-- start Source material --
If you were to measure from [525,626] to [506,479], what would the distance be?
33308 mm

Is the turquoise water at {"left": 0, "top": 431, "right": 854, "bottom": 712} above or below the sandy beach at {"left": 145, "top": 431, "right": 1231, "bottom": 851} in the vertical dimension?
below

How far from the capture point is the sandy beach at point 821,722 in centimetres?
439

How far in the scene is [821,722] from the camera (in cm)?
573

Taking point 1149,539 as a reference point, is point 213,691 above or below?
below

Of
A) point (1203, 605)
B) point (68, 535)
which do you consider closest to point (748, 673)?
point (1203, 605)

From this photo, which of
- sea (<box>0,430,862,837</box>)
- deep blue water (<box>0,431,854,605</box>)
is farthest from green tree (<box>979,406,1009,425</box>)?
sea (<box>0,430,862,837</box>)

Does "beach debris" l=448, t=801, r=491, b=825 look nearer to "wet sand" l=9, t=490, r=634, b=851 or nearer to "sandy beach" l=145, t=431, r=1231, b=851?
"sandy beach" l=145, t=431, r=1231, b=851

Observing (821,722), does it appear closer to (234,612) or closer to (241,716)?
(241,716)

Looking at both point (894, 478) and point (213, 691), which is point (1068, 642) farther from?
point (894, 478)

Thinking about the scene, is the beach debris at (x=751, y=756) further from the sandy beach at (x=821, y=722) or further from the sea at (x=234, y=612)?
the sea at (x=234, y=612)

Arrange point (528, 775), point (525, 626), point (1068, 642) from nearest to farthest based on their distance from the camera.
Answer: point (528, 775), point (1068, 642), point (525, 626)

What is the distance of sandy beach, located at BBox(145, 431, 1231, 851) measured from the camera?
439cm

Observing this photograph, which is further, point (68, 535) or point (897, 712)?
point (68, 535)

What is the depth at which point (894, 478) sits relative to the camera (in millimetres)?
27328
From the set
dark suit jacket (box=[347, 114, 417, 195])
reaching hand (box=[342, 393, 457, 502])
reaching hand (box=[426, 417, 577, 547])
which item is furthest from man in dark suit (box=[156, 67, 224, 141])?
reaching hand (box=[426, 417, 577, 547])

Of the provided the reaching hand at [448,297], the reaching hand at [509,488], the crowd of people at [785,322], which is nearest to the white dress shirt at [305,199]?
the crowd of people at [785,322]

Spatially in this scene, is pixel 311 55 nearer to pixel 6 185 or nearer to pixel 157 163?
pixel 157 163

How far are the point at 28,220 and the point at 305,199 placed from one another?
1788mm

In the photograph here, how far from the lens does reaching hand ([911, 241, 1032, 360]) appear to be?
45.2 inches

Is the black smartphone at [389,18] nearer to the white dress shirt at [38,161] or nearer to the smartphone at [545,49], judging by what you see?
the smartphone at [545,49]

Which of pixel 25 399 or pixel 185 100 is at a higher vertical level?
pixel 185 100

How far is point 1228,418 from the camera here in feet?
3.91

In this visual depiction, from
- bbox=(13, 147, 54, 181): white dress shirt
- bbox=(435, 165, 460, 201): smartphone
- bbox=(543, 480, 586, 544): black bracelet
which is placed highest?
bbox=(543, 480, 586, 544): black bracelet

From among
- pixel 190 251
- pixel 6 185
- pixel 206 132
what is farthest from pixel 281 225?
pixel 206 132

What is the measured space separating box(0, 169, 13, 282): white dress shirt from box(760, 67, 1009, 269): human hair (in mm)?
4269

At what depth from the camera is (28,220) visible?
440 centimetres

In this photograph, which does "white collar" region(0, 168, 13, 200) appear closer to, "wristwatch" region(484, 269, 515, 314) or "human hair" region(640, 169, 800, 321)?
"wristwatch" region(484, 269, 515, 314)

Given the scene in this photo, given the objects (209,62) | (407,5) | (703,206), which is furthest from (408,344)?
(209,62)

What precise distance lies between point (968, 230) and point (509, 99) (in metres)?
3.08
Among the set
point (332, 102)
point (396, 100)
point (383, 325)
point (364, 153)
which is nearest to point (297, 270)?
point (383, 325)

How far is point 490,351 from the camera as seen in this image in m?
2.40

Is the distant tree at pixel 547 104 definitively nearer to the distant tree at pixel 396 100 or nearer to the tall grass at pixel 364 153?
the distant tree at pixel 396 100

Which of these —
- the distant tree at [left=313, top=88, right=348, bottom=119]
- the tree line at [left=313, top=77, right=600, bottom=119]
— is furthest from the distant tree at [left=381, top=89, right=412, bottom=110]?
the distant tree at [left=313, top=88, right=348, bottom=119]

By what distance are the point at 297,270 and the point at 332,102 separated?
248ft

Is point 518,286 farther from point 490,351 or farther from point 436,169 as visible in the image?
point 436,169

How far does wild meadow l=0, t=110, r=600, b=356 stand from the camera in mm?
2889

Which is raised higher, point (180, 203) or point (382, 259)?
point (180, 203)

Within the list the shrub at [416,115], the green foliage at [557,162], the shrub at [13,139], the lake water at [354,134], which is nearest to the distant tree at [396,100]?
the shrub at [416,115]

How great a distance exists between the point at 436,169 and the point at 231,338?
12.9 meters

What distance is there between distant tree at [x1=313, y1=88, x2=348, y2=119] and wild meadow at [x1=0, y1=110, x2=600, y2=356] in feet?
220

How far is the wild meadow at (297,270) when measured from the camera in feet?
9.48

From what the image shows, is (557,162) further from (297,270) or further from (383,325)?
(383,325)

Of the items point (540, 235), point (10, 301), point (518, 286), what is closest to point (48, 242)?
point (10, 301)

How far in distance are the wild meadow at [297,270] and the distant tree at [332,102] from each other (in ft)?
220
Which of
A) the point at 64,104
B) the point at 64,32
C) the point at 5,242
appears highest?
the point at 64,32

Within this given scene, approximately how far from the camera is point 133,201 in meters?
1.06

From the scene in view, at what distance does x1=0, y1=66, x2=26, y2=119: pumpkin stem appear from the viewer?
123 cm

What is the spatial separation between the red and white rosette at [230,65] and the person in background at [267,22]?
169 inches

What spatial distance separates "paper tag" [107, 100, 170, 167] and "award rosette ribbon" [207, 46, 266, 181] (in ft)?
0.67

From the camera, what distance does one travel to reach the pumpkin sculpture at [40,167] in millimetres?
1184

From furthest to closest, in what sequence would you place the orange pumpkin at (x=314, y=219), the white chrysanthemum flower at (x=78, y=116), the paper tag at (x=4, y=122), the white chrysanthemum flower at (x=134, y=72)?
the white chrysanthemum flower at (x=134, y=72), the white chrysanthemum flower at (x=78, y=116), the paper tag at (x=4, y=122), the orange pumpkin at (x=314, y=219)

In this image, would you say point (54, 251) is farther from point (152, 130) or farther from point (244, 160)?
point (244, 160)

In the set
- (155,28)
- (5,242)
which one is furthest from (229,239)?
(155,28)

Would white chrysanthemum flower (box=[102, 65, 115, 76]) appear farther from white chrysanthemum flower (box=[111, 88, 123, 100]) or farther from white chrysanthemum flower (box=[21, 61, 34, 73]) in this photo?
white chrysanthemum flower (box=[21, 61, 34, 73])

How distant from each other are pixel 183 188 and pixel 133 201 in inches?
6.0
-- end Source material --
- [Short problem]
Please rewrite the lines above as a numbered list, leaving out the blank lines.

- [Final result]
1. If you were to measure from [525,626] to [506,479], what would the distance be?
2. 33308 mm
3. Is the turquoise water at {"left": 0, "top": 431, "right": 854, "bottom": 712} above or below the sandy beach at {"left": 145, "top": 431, "right": 1231, "bottom": 851} in the vertical dimension?
4. below
5. How far from the capture point is the sandy beach at point 821,722 in centimetres?
6. 439
7. How far in the scene is [821,722] from the camera (in cm)?
8. 573
9. Taking point 1149,539 as a reference point, is point 213,691 above or below?
10. below
11. Of
12. A) point (1203, 605)
13. B) point (68, 535)
14. which do you consider closest to point (748, 673)?
15. point (1203, 605)
16. From this photo, which of
17. - sea (<box>0,430,862,837</box>)
18. - deep blue water (<box>0,431,854,605</box>)
19. is farthest from green tree (<box>979,406,1009,425</box>)?
20. sea (<box>0,430,862,837</box>)
21. Does "beach debris" l=448, t=801, r=491, b=825 look nearer to "wet sand" l=9, t=490, r=634, b=851 or nearer to "sandy beach" l=145, t=431, r=1231, b=851?
22. "sandy beach" l=145, t=431, r=1231, b=851
23. Observing (821,722), does it appear closer to (234,612) or closer to (241,716)?
24. (241,716)
25. Looking at both point (894, 478) and point (213, 691), which is point (1068, 642) farther from?
26. point (894, 478)
27. Thinking about the scene, is the beach debris at (x=751, y=756) further from the sandy beach at (x=821, y=722) or further from the sea at (x=234, y=612)?
28. the sea at (x=234, y=612)
29. Arrange point (528, 775), point (525, 626), point (1068, 642) from nearest to farthest based on their distance from the camera.
30. Answer: point (528, 775), point (1068, 642), point (525, 626)
31. What is the distance of sandy beach, located at BBox(145, 431, 1231, 851) measured from the camera?
32. 439cm
33. Observing this photograph, which is further, point (68, 535) or point (897, 712)?
34. point (68, 535)
35. What is the depth at which point (894, 478) sits relative to the camera (in millimetres)?
36. 27328
37. From the set
38. dark suit jacket (box=[347, 114, 417, 195])
39. reaching hand (box=[342, 393, 457, 502])
40. reaching hand (box=[426, 417, 577, 547])
41. which item is furthest from man in dark suit (box=[156, 67, 224, 141])?
42. reaching hand (box=[426, 417, 577, 547])
43. Of the provided the reaching hand at [448,297], the reaching hand at [509,488], the crowd of people at [785,322], which is nearest to the white dress shirt at [305,199]?
44. the crowd of people at [785,322]
45. Spatially in this scene, is pixel 311 55 nearer to pixel 6 185 or nearer to pixel 157 163?
46. pixel 157 163
47. How far are the point at 28,220 and the point at 305,199 placed from one another?
48. 1788mm
49. In the photograph here, how far from the lens does reaching hand ([911, 241, 1032, 360]) appear to be?
50. 45.2 inches
51. Is the black smartphone at [389,18] nearer to the white dress shirt at [38,161] or nearer to the smartphone at [545,49], judging by what you see?
52. the smartphone at [545,49]
53. Which of pixel 25 399 or pixel 185 100 is at a higher vertical level?
54. pixel 185 100
55. How far is point 1228,418 from the camera here in feet?
56. 3.91
57. In this visual depiction, from
58. - bbox=(13, 147, 54, 181): white dress shirt
59. - bbox=(435, 165, 460, 201): smartphone
60. - bbox=(543, 480, 586, 544): black bracelet
61. which is placed highest?
62. bbox=(543, 480, 586, 544): black bracelet
63. From among
64. - pixel 190 251
65. - pixel 6 185
66. - pixel 206 132
67. what is farthest from pixel 281 225?
68. pixel 206 132
69. What is the measured space separating box(0, 169, 13, 282): white dress shirt from box(760, 67, 1009, 269): human hair (in mm)?
70. 4269
71. At what depth from the camera is (28,220) visible?
72. 440 centimetres
73. In this photograph, which does "white collar" region(0, 168, 13, 200) appear closer to, "wristwatch" region(484, 269, 515, 314) or "human hair" region(640, 169, 800, 321)?
74. "wristwatch" region(484, 269, 515, 314)
75. Given the scene in this photo, given the objects (209,62) | (407,5) | (703,206), which is furthest from (408,344)?
76. (209,62)
77. What precise distance lies between point (968, 230) and point (509, 99) (in metres)?
78. 3.08
79. Among the set
80. point (332, 102)
81. point (396, 100)
82. point (383, 325)
83. point (364, 153)
84. which is nearest to point (297, 270)?
85. point (383, 325)
86. How far is point 490,351 from the camera as seen in this image in m?
87. 2.40
88. Is the distant tree at pixel 547 104 definitively nearer to the distant tree at pixel 396 100 or nearer to the tall grass at pixel 364 153?
89. the distant tree at pixel 396 100
90. Which of these —
91. - the distant tree at [left=313, top=88, right=348, bottom=119]
92. - the tree line at [left=313, top=77, right=600, bottom=119]
93. — is furthest from the distant tree at [left=381, top=89, right=412, bottom=110]?
94. the distant tree at [left=313, top=88, right=348, bottom=119]
95. By what distance are the point at 297,270 and the point at 332,102 separated?
96. 248ft
97. Is point 518,286 farther from point 490,351 or farther from point 436,169 as visible in the image?
98. point 436,169
99. How far does wild meadow l=0, t=110, r=600, b=356 stand from the camera in mm?
100. 2889
101. Which is raised higher, point (180, 203) or point (382, 259)?
102. point (180, 203)
103. Within the list the shrub at [416,115], the green foliage at [557,162], the shrub at [13,139], the lake water at [354,134], which is nearest to the distant tree at [396,100]?
104. the shrub at [416,115]
105. How great a distance exists between the point at 436,169 and the point at 231,338?
106. 12.9 meters
107. What distance is there between distant tree at [x1=313, y1=88, x2=348, y2=119] and wild meadow at [x1=0, y1=110, x2=600, y2=356] in feet?
108. 220
109. How far is the wild meadow at (297,270) when measured from the camera in feet?
110. 9.48
111. From what the image shows, is (557,162) further from (297,270) or further from (383,325)?
112. (383,325)
113. Of the items point (540, 235), point (10, 301), point (518, 286), what is closest to point (48, 242)?
114. point (10, 301)
115. How far in distance are the wild meadow at [297,270] and the distant tree at [332,102] from each other (in ft)?
116. 220
117. Which of
118. A) the point at 64,104
119. B) the point at 64,32
120. C) the point at 5,242
121. appears highest?
122. the point at 64,32
123. Within this given scene, approximately how far from the camera is point 133,201 in meters?
124. 1.06
125. From the scene in view, at what distance does x1=0, y1=66, x2=26, y2=119: pumpkin stem appear from the viewer?
126. 123 cm
127. What is the spatial separation between the red and white rosette at [230,65] and the person in background at [267,22]?
128. 169 inches
129. What spatial distance separates "paper tag" [107, 100, 170, 167] and "award rosette ribbon" [207, 46, 266, 181] (in ft)?
130. 0.67
131. From the camera, what distance does one travel to reach the pumpkin sculpture at [40,167] in millimetres?
132. 1184
133. From furthest to closest, in what sequence would you place the orange pumpkin at (x=314, y=219), the white chrysanthemum flower at (x=78, y=116), the paper tag at (x=4, y=122), the white chrysanthemum flower at (x=134, y=72)?
134. the white chrysanthemum flower at (x=134, y=72), the white chrysanthemum flower at (x=78, y=116), the paper tag at (x=4, y=122), the orange pumpkin at (x=314, y=219)
135. In this image, would you say point (54, 251) is farther from point (152, 130) or farther from point (244, 160)?
136. point (244, 160)
137. In the set
138. - (155,28)
139. - (5,242)
140. which one is furthest from (229,239)?
141. (155,28)
142. Would white chrysanthemum flower (box=[102, 65, 115, 76]) appear farther from white chrysanthemum flower (box=[111, 88, 123, 100]) or farther from white chrysanthemum flower (box=[21, 61, 34, 73]) in this photo?
143. white chrysanthemum flower (box=[21, 61, 34, 73])
144. How distant from each other are pixel 183 188 and pixel 133 201 in inches?
145. 6.0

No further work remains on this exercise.